## Required action 1:
In the review's second paragraph, list each sentence that mentions Zimmer by name.
## Required action 2:
Rewrite the stretch of the review from "So I know it's" through "unemployed graphic designers.", putting "historian" in place of "virologist".

## Passage:
Start of Block
So I know it's sortof a cliche to get all "the older I get the more I realize I don't know" or whatever it is old people say, and also it's untrue in my case because I didn't think I knew anything before either, but at a certain point you start to wonder, like, why am I even reading books. I guess it might help if I was at a party and chatting with a virologist and he wanted to say something interesting but there's a certain base level of knowledge I'd need in order to understand the more interesting thing? haha I don't go to parties and all my friends are unemployed graphic designers.

Carl Zimmer is not that virologist who has something interesting to say. I wasn't all that into this book. Look, Siddhartha Mukherjee is the gold standard for talking about medical shit in an engaging and vaguely understandable way, right? Carl Zimmer's nowhere close. On the scale between textbook and Mukherjee, Zimmer's pretty low down. I was bored.
End of Block
## Raw data:
Start of Block
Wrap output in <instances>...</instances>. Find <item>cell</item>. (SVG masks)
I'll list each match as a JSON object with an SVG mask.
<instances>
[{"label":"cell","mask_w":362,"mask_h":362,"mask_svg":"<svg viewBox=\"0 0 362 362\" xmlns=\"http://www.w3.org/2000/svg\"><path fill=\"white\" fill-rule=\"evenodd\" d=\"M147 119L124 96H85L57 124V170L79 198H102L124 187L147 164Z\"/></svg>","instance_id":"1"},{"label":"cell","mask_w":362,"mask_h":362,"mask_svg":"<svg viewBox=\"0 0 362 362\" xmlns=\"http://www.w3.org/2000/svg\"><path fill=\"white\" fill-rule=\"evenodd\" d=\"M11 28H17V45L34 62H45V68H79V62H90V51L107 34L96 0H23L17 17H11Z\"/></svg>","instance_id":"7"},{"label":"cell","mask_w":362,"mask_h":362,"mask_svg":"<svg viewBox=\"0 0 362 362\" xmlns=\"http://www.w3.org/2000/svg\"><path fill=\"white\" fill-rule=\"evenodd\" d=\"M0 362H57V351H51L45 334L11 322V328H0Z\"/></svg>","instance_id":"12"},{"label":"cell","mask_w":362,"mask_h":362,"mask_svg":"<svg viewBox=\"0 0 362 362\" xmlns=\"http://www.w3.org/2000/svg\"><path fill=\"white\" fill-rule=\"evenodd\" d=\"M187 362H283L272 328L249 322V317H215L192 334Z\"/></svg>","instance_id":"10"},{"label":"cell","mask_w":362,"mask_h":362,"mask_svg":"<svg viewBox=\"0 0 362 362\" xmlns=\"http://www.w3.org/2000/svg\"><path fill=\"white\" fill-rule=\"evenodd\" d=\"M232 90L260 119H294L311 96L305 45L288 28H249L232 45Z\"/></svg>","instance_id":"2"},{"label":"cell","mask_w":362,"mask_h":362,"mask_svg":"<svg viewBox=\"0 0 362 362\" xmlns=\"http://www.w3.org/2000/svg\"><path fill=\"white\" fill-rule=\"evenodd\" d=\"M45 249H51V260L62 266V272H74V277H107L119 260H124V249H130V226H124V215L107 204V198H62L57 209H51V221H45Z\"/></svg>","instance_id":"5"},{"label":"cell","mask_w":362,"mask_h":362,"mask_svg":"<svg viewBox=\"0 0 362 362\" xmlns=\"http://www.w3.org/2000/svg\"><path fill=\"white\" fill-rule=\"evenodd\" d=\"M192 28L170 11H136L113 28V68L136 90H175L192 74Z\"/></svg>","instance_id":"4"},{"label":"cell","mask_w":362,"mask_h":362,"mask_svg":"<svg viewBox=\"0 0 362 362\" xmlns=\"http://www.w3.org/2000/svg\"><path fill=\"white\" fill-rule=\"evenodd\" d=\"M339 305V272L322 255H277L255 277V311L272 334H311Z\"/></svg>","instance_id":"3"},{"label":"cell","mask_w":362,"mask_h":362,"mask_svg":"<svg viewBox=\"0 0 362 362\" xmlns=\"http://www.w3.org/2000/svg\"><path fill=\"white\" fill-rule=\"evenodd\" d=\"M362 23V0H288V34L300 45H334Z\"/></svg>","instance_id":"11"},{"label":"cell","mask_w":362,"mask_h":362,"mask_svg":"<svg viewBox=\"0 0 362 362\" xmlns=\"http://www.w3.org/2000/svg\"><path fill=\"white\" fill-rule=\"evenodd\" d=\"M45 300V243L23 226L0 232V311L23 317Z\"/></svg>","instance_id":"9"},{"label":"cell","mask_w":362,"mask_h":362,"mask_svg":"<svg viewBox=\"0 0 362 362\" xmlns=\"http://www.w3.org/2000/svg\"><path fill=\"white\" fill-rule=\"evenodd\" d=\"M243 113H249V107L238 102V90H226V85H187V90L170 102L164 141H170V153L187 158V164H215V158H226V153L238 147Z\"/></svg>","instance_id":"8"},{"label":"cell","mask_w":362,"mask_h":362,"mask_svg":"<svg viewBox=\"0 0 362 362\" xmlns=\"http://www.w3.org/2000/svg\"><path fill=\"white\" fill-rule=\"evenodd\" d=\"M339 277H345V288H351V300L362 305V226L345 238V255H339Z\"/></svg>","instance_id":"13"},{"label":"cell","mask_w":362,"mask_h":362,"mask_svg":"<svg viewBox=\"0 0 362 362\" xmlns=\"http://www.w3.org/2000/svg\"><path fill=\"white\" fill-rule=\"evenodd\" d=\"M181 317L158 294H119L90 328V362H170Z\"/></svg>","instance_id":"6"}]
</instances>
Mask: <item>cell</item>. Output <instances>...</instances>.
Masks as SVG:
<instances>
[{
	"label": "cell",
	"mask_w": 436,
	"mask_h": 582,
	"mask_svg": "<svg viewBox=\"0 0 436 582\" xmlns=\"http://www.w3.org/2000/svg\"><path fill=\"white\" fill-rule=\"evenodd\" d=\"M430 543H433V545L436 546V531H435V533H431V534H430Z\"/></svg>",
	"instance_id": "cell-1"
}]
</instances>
End of Block
## Answer area 1:
- Carl Zimmer is not that virologist who has something interesting to say.
- Carl Zimmer's nowhere close.
- On the scale between textbook and Mukherjee, Zimmer's pretty low down.

## Answer area 2:
So I know it's sortof a cliche to get all "the older I get the more I realize I don't know" or whatever it is old people say, and also it's untrue in my case because I didn't think I knew anything before either, but at a certain point you start to wonder, like, why am I even reading books. I guess it might help if I was at a party and chatting with a historian and he wanted to say something interesting but there's a certain base level of knowledge I'd need in order to understand the more interesting thing? haha I don't go to parties and all my friends are unemployed graphic designers.